FALL 2020 Programming

On Foot, by Horse or Rail: Early Tourism in the White Mountains

Presented by Marcia Schmidt Blaine
September 17, 7-8pm

To register for this FREE Zoom presentation, please email Rebecca Enman at rrenman@plymouth.edu or call 603-535-3210

Before the nineteenth century, the White Mountains were seen as a fearsome wild region to be traveled through as quickly as possible. Today, the mountains are a place to linger and find renewal and energy. Harkening back to the MWM inaugural exhibit, “Passing Through,” we will explore the changes in transportation and accommodations that made the mountains accessible and welcoming.

Marcia Schmidt Blaine is a professor of History and Executive Director of Government Relations. Long a devotee of White Mountains history, she served as executive director of the Museum of the White Mountains where her interest in the connections between past and present environments and culture deepened.

 

In Their Words: Historical Hiking Journals

Presented by Becky Fullerton
October 15, 7-8pm

To register for this FREE Zoom presentation, please email Rebecca Enman at rrenman@plymouth.edu or call 603-535-3210

The Appalachian Mountain Club Library & Archives hold journals, diaries and logbooks recording the firsthand thoughts and feelings of outdoor enthusiasts across the decades. Join AMC Archivist Becky Fullerton to hear the voices of hikers from the 1910s and 1920s, in this exciting reading of excerpts from three Northeast mountain trips. Visit the White Mountains, Green Mountains and Adirondacks through spoken word and images from the AMC’s collections.
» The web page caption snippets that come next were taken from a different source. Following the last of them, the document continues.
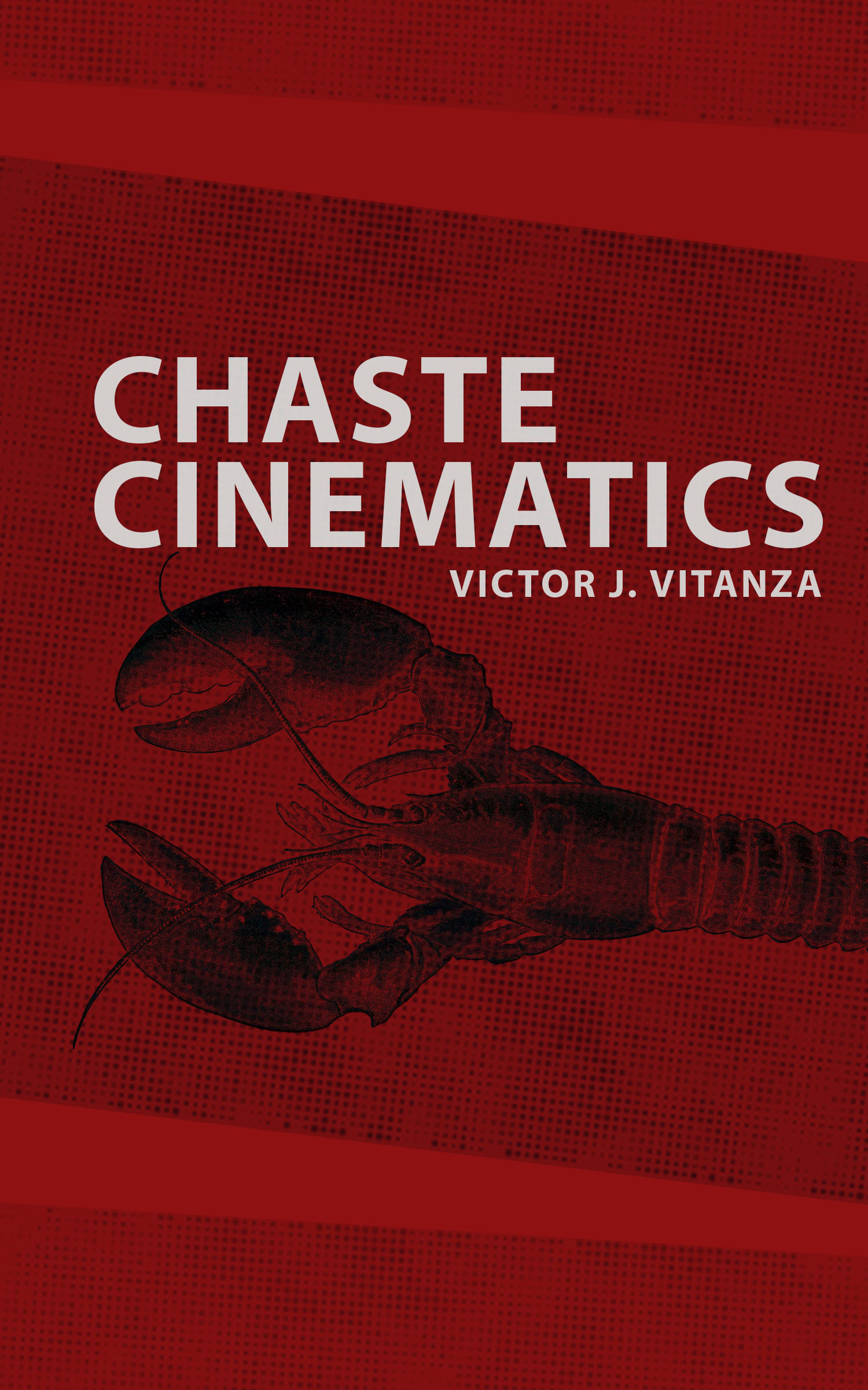 Chaste Cinematics (punctum books, 2015)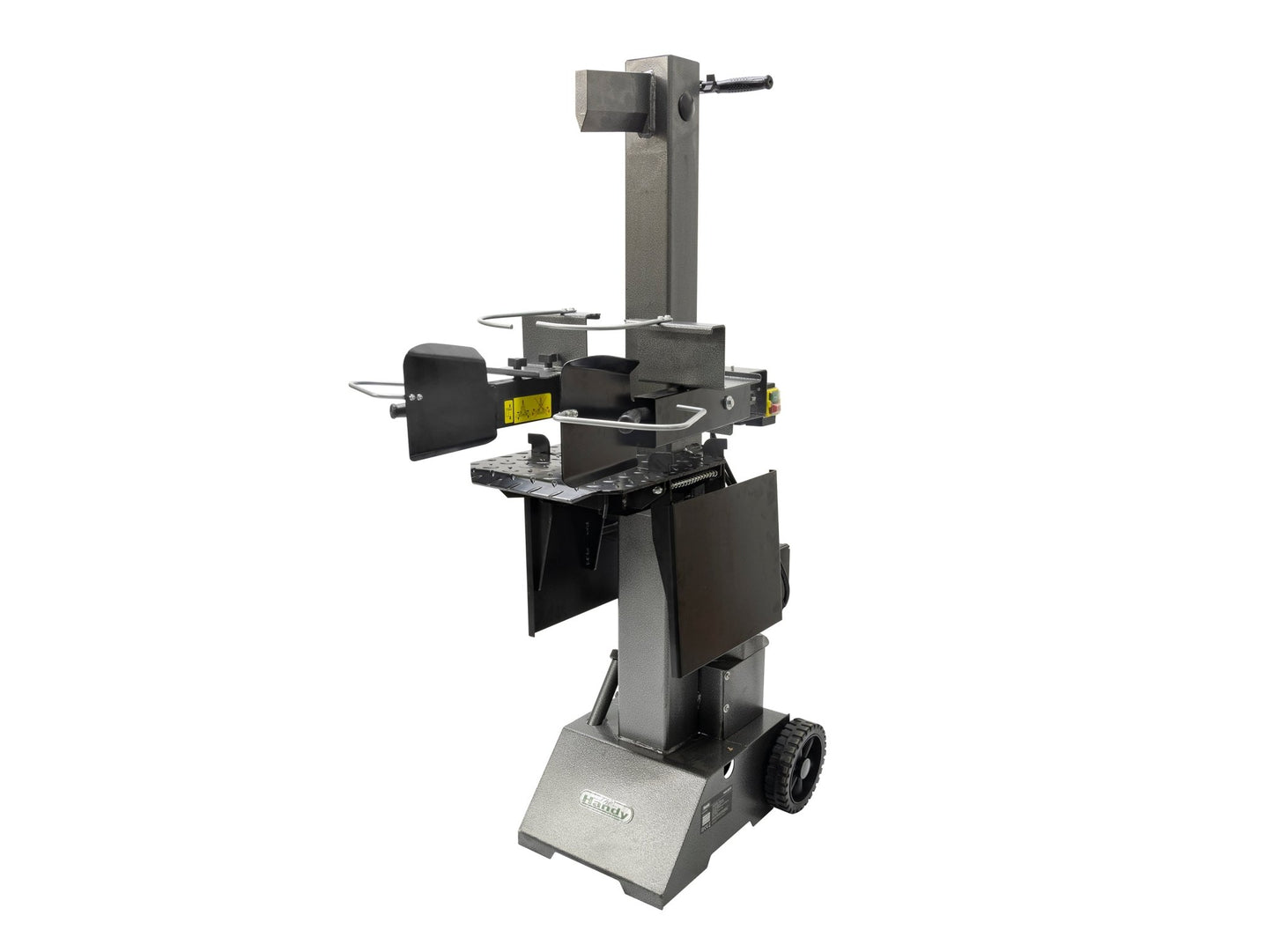 The Handy 8 Ton Vertical Electric Log Splitter - plants - express.com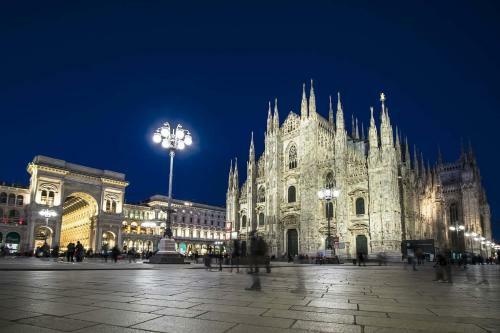 Apartamento Duomo Home And Downtown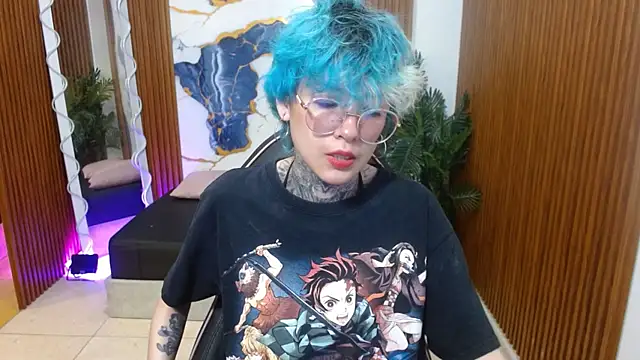 Lyra tay online show from 04-23-26, 07:05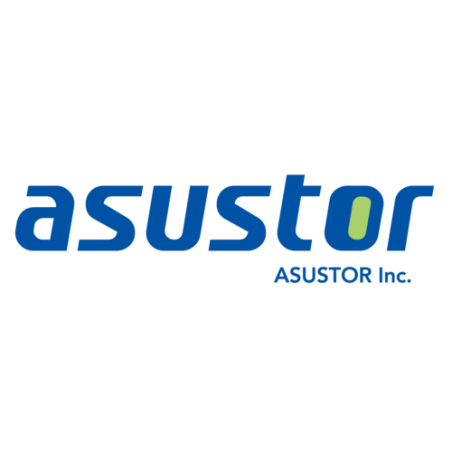 Asustor
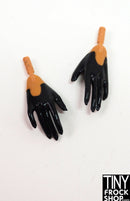 Integrity NuFace 2011 High Toned Rayna Black Gloved Extra Hands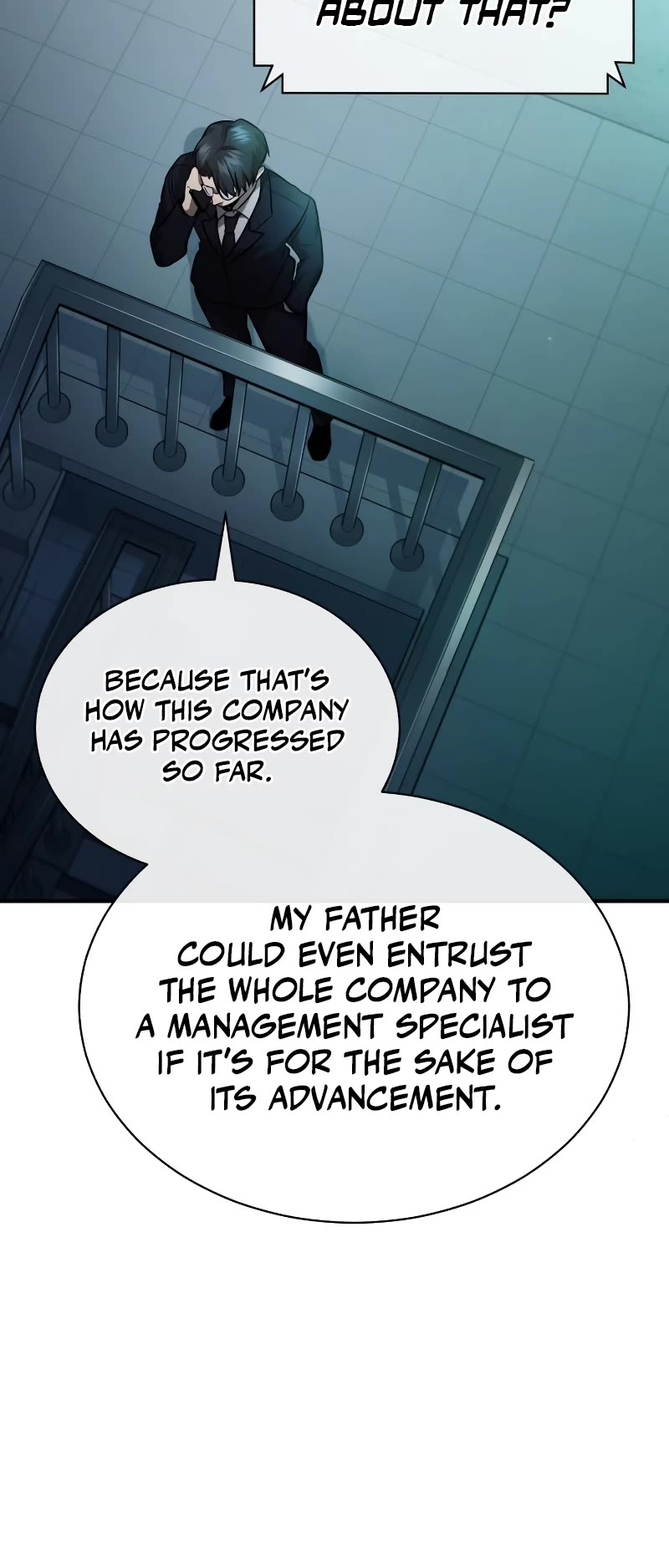 Devil Returns to School Days Chapter 34 page 40 - Chapter 34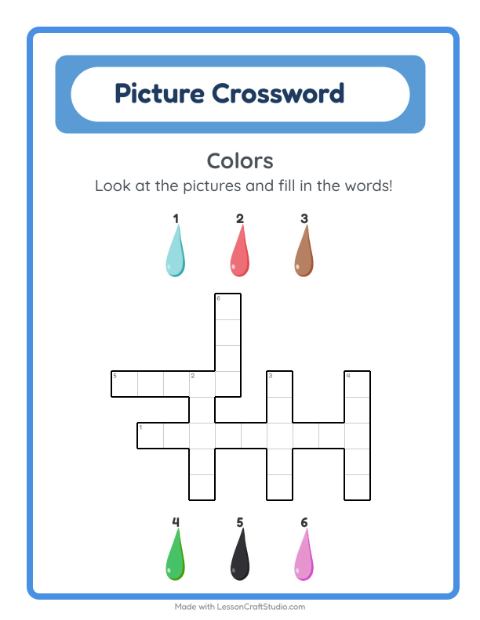 Crossword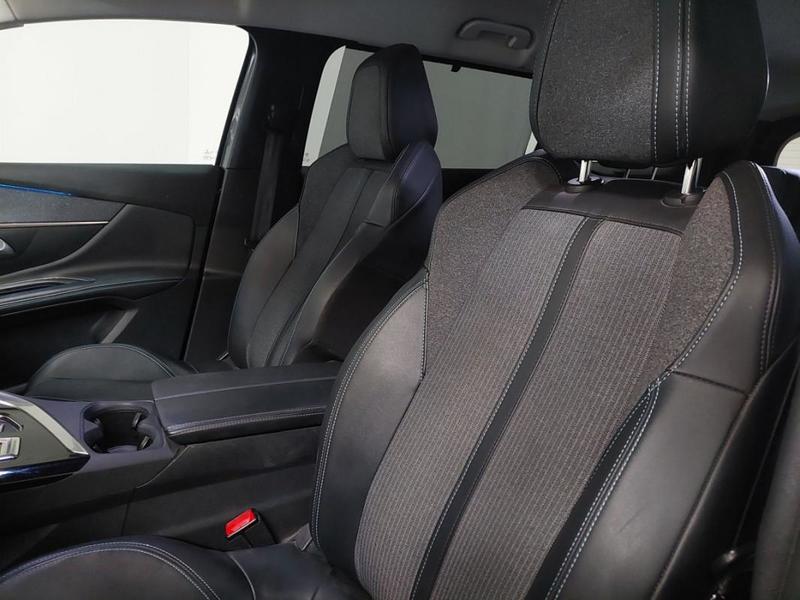 Peugeot 5008 BlueHDi 130 s&amp;amp;S Eat8 Allure Pack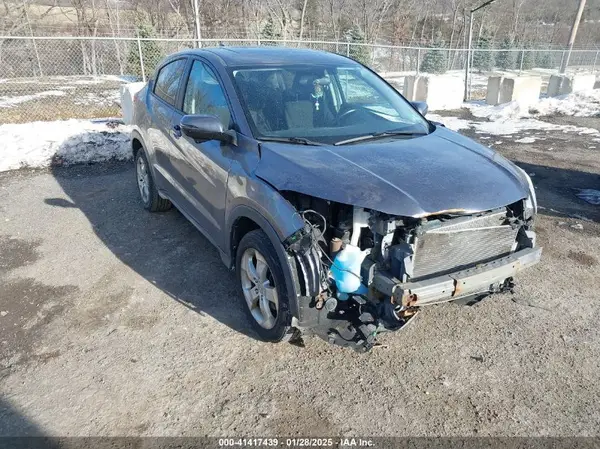 3CZRU6H50GM756489 2016 HONDA HR-V - Image 1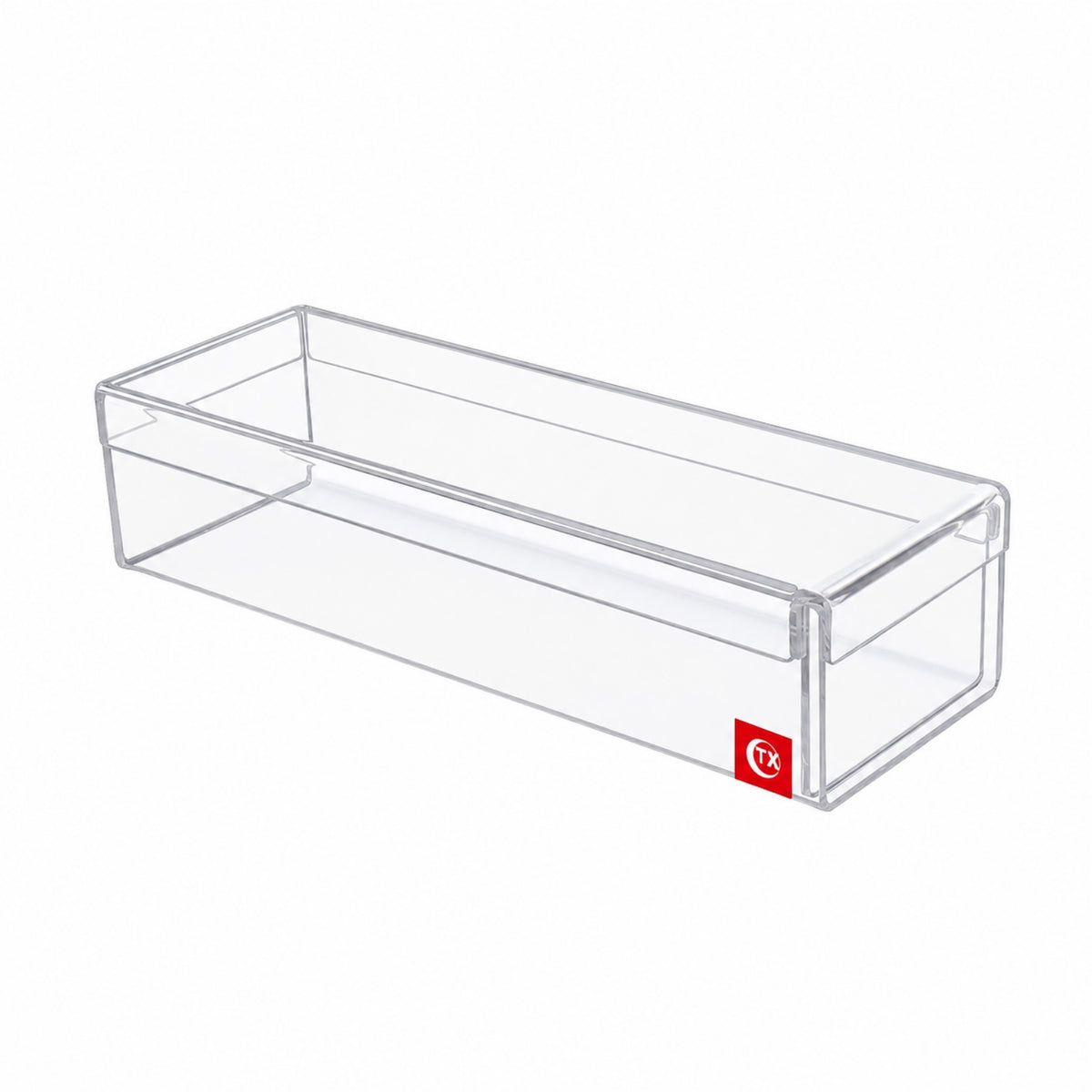Dessert Box with Removable Panels Rigid Container Reusable for Cafes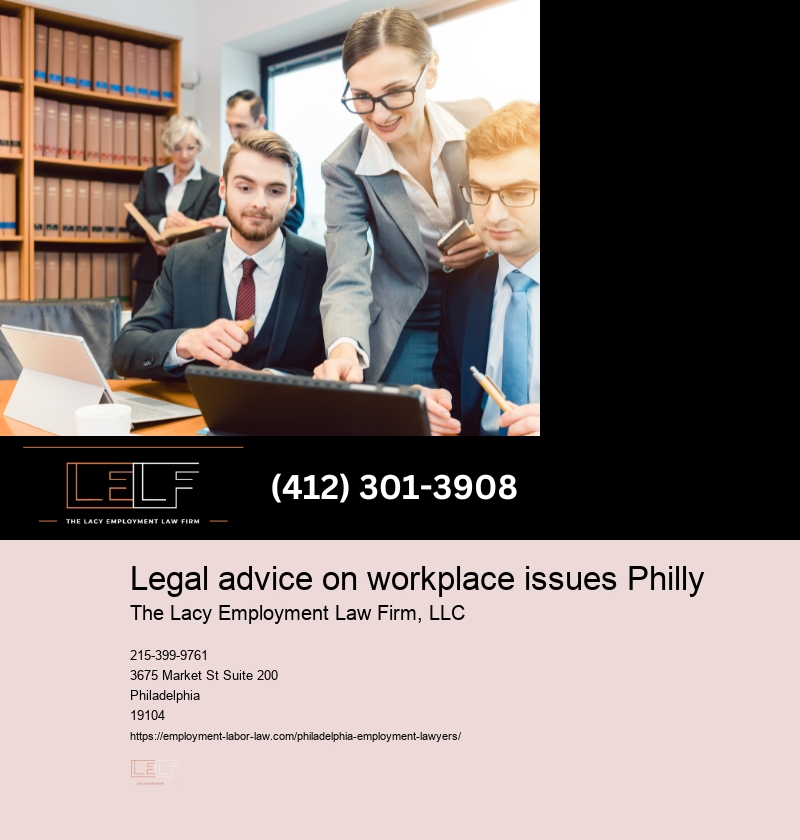 Affordable Employee Rights Representation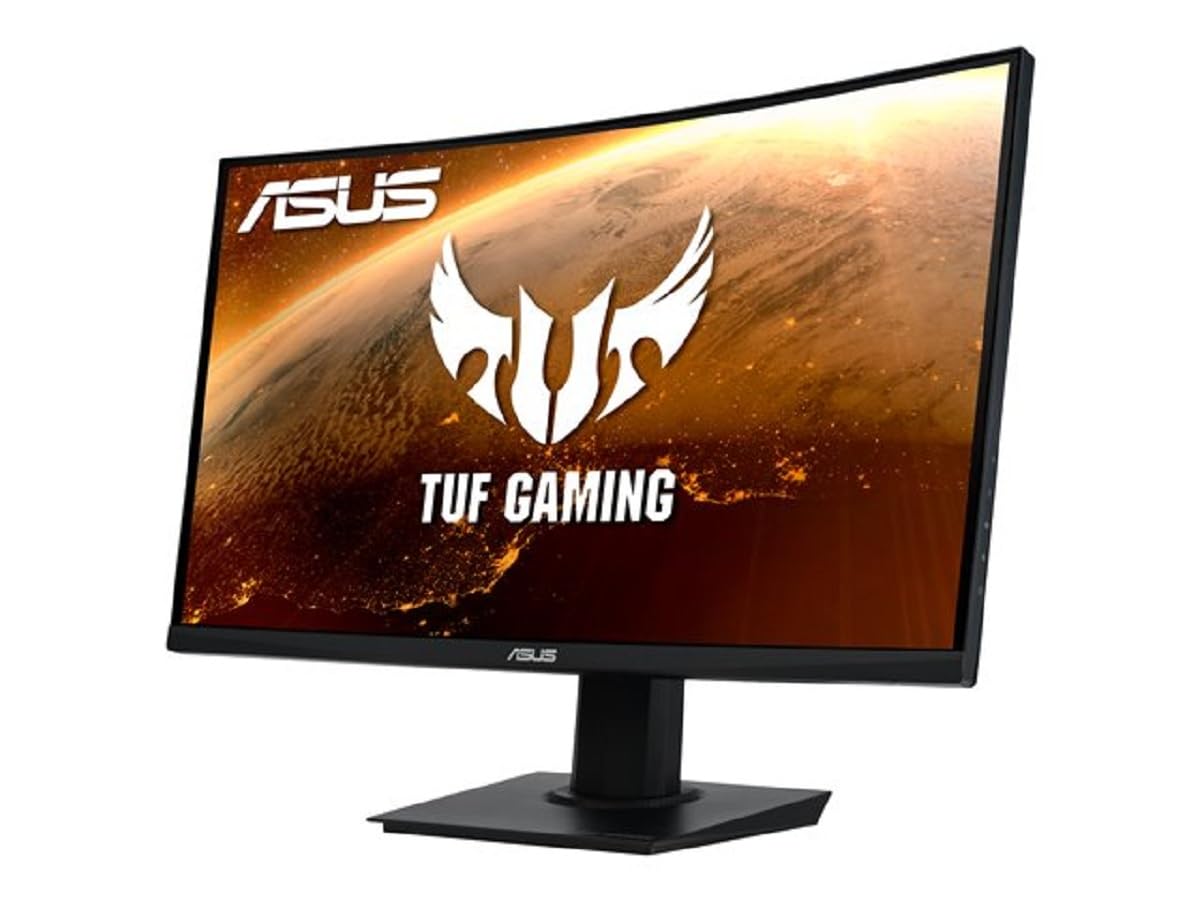 Amazon.com: MONITOR GAMING ASUS 23 6 : Electronics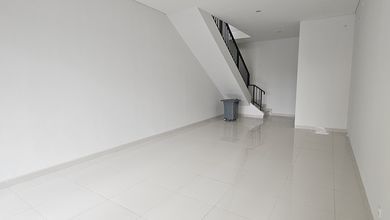 Disewakan Ruko Maggiore Junction Gading Serpong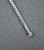 11.68 Ct Diamond Tennis Bracelet For Sale In Chicago - Image 6 of 8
Becky Fullerton is the Archivist of the Appalachian Mountain Club, based out of the AMC Highland Center at Crawford Notch. She is a self-professed history nerd, a trail runner and White Mountains landscape painter.

 

The People’s Forest

Presented by David Govatski
November 19, 7-8pm

To register for this FREE Zoom presentation, please email Rebecca Enman at rrenman@plymouth.edu or call 603-535-3210

Of the 154 National Forests in the United States, none had more public support from a diverse group of citizens, organizations, and businesses than the White Mountain National Forest. The forest conservation movement started in New England and eventually led to a lasting national environmental movement today. This presentation will describe the birth of the forest conservation movement in New England, where we are today, and its future challenges.

David Govatski is co-author of Forests for the People – The Story of the Eastern National Forests and is a frequent speaker and writer covering conservation and natural history topics. He was the Secretary of the Weeks Act Centennial Committee in 2011 and co-curator of the Centennial of the White Mountain National Forest exhibition in 2018 at the Museum of the White Mountains. He has visited all 175 National Forests and National Grasslands and retired after a 34-year career with the US Forest Service.